Alex is the more calm and rational half of the Accidental Centaurs. He tends to approach the challenges of daily life in otherSpace with an analytical emphasis that, due to the arbitrary nature of the world around him, doesn't always work. He has accepted the changes that have occurred to him as being just another step toward getting home, which will always be his ultimate goal.
Well, that and being with Sam as much as humanly (centaurly?) possible...
[edit] Biography
Dr. Alexsandr Mikhailovich Tischenko is an American-born particle physicist, whose expertise on the fundamental relationships between matter and energy made him a vital member of the KlaeCorp Teleportation Development Team. That is, until a accident during a clandestine test of the system led to him being whisked away to an alternate dimension and finding himself transformed into a being that resembled a classical centaur.
Tischenko, who prefers to be called "Alex", was born in Berkeley, California to Mikhail and Svetlana Tischenko. The Tischenkos had defected to the United States from the Soviet Union shortly after the Cuban Missile Crisis, and, as scientists, found work at Lawrence Berkeley Laboratories. Alex is the oldest of three sons, who, in fine American tradition, can't speak a word of their parents' native tongue (unless he's drunk).
Alex showed an early aptitude for math and science, and attended UC Berkeley, where he got his undergraduate degree. He then went to the other side of the bay for his graduate work, receiving a master's and doctorate from Stanford.
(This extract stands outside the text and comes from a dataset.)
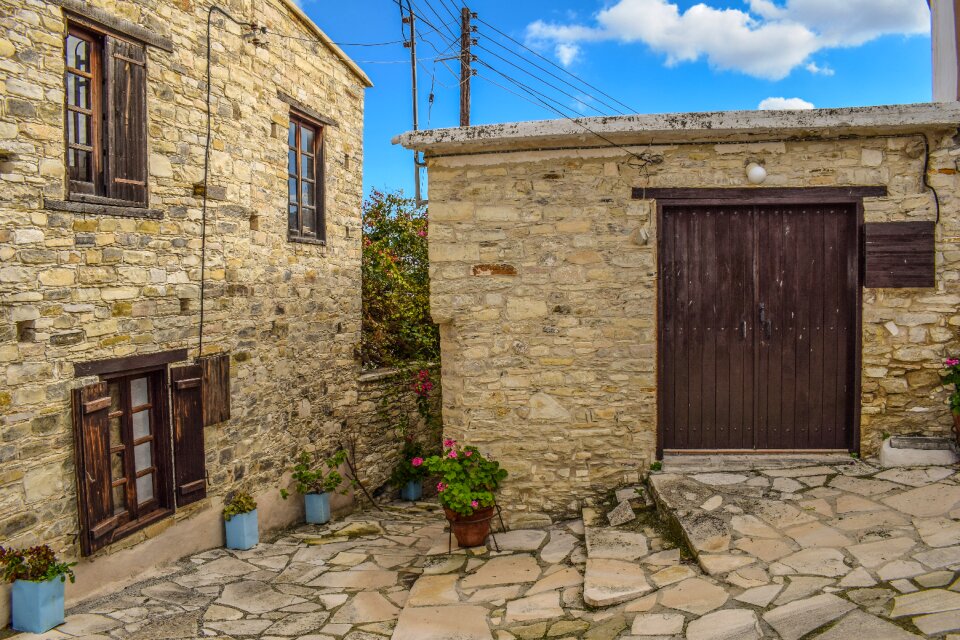 Houses wall stone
He began teaching at Stanford shortly afterward.
However, education was not to be his field. After publishing an influential paper in 1992, Alex was invited to spend time at CERN in Switzerland. He stayed there for five years, doing research that would, he hoped, help find the Higgs boson. While Alex was unable to find this elusive particle, his work in the field is still considered to be vital to the ongoing research into high-energy massive particles. During his time at CERN, he was watching over a colleague's shoulder, telling the co-worker that his idea for a global hypertext computer work had possibilities.
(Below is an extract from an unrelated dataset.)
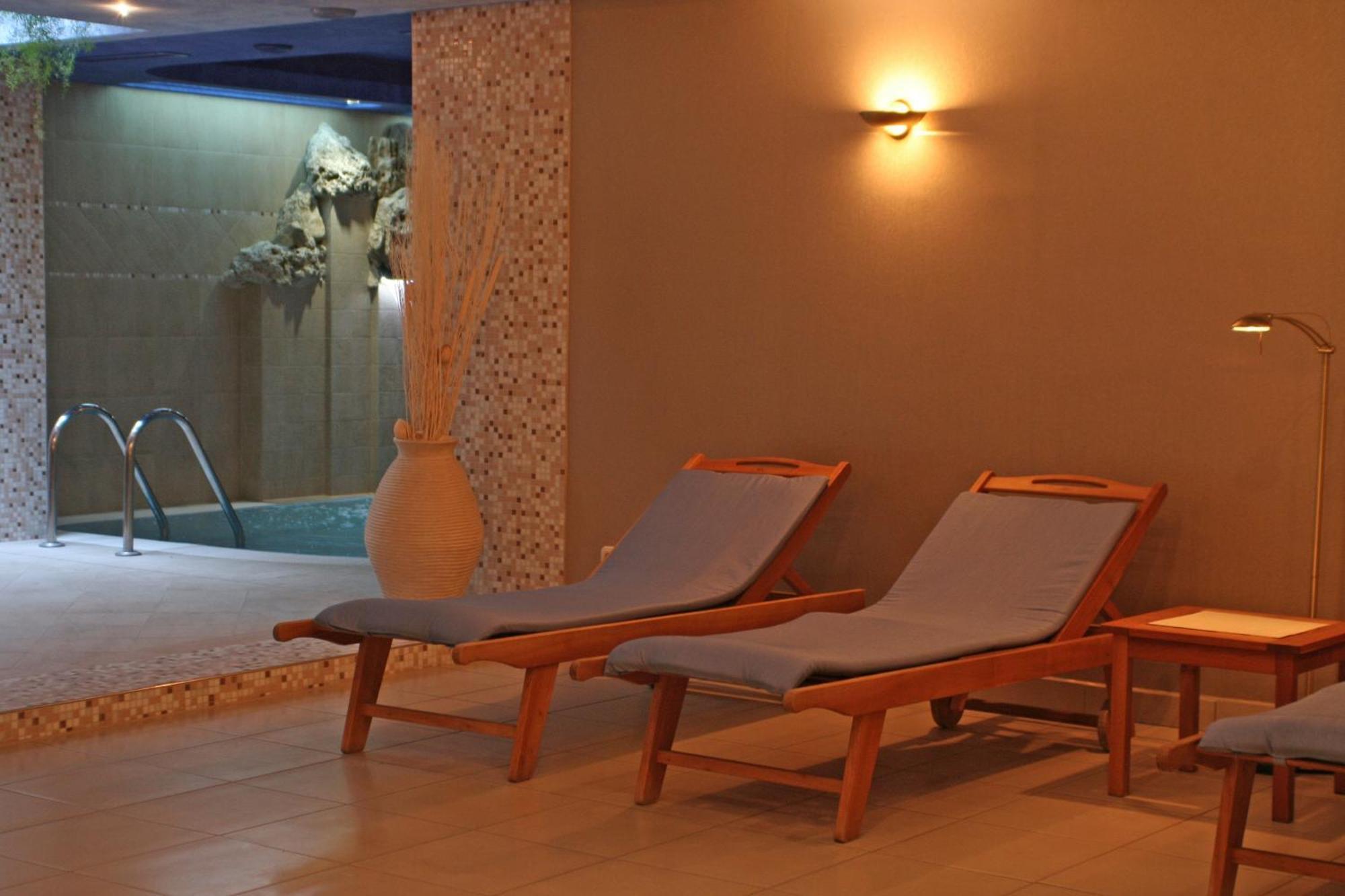 Tornacos Hotel - Hegykő Eksteriør bilde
In 1998, Alex ended a sabbatical from CERN and took a job with KlaeCorp in Cambridge, Massachusetts. He laid out the technical and physics challenges that had to be overcome in order to develop a working matter teleportation system. When the KlaeCorp project was approved, he was put in charge of the Physics Department, which brought him into close collaboration with the head of the Information Processing Department, one Dr. Samantha Peterson. The collaboration turned out to be closer than anyone could have imagined.